Saturday, April 25, 2015

Bumpy Road Behind, Bumpy Road Ahead

I've been thinking a lot lately about the last few years and how life has changed since Haven. When she died, I felt that I had died too; there was a Before Haven Me and an After Haven Me. In a lots of ways, I would say that is still accurate, but the more time that passes, the greater my acceptance of what happened.

I do not want Haven's death to define me; I have seen where that leads. There are moms in the online forums I used to frequent who live in the depths of grief every day, years out, and I don't want to end up that way. Yes, Haven is irreplaceable and I will always mourn her death and feel her gaping absence, but I believe life can be good again with or without the children we long for. We are still a family no matter what happens.

I feel in some ways as though the trauma we have been through has set me free. I lived in so much anxiety in the aftermath that I felt paralyzed, but now I can see that it can be a gift to embrace the fragility of life. We only get one crack at today and I want to make the most of it. If it means a change or a risk, so be it.
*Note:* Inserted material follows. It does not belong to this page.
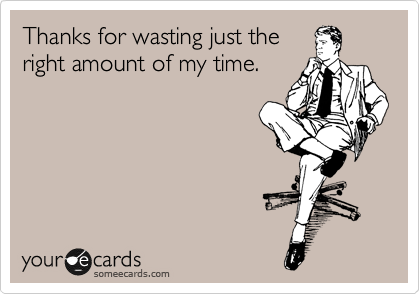 Thanks for wasting just the right amount of my time.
A friend of mine was talking about her own anxiety and how her husband stopped her one day and said (about her particular fear), "well, what if it does happen? Then we will just deal with it." Hearing that made me stop and think... I have already had the worst happen; I have held the body of my child and I am still getting out of bed every day. Whatever may come, I will deal with it. I made a promise to myself that I will really live, so...here we go.